→ **Provided data**:
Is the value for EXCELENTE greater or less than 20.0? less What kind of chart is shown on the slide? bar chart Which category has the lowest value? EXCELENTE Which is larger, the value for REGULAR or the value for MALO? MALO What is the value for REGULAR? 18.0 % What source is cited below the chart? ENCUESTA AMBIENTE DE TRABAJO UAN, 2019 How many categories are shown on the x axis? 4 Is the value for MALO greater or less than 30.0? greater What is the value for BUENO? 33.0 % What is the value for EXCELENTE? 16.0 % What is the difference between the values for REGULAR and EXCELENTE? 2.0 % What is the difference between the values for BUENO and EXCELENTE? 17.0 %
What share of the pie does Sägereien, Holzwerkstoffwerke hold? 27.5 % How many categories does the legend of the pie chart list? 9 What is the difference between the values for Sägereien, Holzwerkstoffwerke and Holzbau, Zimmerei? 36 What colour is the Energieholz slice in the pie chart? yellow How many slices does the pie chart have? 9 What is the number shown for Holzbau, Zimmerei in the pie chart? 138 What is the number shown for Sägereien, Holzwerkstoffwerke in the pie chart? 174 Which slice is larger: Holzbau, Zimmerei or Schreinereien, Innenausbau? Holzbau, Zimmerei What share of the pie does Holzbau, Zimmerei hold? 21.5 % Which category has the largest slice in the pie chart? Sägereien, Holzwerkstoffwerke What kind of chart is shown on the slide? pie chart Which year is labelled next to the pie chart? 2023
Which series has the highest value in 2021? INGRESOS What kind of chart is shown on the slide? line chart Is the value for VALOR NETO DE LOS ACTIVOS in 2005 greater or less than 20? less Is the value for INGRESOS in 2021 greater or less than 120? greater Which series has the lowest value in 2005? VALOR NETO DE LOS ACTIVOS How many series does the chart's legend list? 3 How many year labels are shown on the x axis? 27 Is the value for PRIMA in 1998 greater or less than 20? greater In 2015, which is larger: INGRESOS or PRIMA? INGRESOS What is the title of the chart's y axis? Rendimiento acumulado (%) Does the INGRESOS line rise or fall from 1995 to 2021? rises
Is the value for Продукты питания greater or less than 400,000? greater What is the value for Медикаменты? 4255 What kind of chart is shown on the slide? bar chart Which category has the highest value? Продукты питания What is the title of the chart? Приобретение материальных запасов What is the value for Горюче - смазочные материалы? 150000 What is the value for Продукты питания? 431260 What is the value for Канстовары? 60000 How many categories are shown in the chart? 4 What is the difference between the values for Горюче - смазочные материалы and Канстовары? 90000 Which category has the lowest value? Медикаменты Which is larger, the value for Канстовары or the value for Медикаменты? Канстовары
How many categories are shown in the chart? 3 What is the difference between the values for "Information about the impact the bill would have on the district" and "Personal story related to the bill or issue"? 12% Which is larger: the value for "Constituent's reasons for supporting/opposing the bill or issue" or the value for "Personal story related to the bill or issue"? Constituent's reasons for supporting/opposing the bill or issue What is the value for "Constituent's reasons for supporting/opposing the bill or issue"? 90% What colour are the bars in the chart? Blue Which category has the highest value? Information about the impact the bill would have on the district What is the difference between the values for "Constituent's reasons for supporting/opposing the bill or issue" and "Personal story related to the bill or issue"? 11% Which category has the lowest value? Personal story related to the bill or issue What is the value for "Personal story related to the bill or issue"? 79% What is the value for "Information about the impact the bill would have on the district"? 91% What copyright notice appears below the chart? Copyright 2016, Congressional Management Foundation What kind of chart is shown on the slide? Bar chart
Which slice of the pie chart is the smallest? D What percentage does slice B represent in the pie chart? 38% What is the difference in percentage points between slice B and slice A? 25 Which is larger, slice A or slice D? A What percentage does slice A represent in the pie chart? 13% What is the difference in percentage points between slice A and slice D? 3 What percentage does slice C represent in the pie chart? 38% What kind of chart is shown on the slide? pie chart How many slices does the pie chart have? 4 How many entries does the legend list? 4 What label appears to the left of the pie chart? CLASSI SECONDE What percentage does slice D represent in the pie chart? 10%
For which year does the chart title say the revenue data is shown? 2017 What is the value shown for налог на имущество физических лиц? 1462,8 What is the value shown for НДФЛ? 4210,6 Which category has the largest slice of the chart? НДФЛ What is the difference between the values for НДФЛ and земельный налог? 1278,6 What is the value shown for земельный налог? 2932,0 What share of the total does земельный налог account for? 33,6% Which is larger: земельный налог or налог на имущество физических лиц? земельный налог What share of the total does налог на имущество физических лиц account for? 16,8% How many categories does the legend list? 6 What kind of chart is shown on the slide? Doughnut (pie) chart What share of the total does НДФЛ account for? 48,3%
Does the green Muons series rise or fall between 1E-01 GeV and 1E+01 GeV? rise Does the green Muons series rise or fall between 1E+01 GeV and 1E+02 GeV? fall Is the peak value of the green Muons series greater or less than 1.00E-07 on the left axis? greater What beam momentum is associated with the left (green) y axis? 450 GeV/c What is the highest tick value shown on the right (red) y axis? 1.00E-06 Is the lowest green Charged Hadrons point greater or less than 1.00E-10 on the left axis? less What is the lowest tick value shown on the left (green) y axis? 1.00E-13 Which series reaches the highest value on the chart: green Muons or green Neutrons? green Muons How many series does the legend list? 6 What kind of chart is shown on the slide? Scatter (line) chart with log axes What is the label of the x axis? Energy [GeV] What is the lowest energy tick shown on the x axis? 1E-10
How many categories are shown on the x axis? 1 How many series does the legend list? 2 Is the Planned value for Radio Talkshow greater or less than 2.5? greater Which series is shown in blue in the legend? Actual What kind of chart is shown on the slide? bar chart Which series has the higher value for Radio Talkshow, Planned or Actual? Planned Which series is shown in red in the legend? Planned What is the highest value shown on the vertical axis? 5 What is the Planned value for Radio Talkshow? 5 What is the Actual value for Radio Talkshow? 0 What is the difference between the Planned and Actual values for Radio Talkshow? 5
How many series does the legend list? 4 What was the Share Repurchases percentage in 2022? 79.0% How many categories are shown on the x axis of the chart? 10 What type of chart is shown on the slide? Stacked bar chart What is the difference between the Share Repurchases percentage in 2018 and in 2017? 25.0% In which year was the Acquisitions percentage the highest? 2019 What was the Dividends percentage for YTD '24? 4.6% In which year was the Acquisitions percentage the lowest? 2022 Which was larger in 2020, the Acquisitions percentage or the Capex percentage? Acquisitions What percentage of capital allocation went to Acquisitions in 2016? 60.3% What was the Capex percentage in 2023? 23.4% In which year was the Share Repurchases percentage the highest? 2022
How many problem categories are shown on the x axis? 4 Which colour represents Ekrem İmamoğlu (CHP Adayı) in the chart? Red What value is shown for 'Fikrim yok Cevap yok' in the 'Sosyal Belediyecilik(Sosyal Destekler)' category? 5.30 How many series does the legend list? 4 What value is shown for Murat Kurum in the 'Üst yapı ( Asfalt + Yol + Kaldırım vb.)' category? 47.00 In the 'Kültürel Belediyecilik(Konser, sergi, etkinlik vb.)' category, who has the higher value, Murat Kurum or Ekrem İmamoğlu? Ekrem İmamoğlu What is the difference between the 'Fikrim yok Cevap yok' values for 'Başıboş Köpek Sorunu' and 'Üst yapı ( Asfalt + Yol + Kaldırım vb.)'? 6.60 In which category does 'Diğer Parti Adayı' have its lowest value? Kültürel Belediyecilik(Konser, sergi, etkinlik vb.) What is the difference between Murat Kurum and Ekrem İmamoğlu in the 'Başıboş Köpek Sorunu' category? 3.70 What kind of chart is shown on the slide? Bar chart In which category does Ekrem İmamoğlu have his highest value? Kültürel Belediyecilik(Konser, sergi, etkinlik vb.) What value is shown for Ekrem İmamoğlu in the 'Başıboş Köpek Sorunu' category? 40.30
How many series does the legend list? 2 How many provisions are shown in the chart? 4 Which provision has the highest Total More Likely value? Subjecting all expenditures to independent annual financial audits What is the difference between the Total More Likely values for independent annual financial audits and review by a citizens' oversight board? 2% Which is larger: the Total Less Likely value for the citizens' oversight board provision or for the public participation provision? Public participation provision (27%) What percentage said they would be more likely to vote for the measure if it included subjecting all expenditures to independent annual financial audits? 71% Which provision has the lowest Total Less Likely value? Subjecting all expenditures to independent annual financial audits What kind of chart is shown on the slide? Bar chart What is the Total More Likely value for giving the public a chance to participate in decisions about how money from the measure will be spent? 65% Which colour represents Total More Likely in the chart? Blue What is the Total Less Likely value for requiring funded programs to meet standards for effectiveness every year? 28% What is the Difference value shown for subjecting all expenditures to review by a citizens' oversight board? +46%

→ **What this task involves**: Reproduce, word for word, the stretch of lines above from the first line through the line containing "What share of the pie does Sägereien, Holzwerkstoffwerke".

→ **Written reply**:
Is the value for EXCELENTE greater or less than 20.0? less What kind of chart is shown on the slide? bar chart Which category has the lowest value? EXCELENTE Which is larger, the value for REGULAR or the value for MALO? MALO What is the value for REGULAR? 18.0 % What source is cited below the chart? ENCUESTA AMBIENTE DE TRABAJO UAN, 2019 How many categories are shown on the x axis? 4 Is the value for MALO greater or less than 30.0? greater What is the value for BUENO? 33.0 % What is the value for EXCELENTE? 16.0 % What is the difference between the values for REGULAR and EXCELENTE? 2.0 % What is the difference between the values for BUENO and EXCELENTE? 17.0 %
What share of the pie does Sägereien, Holzwerkstoffwerke hold? 27.5 % How many categories does the legend of the pie chart list? 9 What is the difference between the values for Sägereien, Holzwerkstoffwerke and Holzbau, Zimmerei? 36 What colour is the Energieholz slice in the pie chart? yellow How many slices does the pie chart have? 9 What is the number shown for Holzbau, Zimmerei in the pie chart? 138 What is the number shown for Sägereien, Holzwerkstoffwerke in the pie chart? 174 Which slice is larger: Holzbau, Zimmerei or Schreinereien, Innenausbau? Holzbau, Zimmerei What share of the pie does Holzbau, Zimmerei hold? 21.5 % Which category has the largest slice in the pie chart? Sägereien, Holzwerkstoffwerke What kind of chart is shown on the slide? pie chart Which year is labelled next to the pie chart? 2023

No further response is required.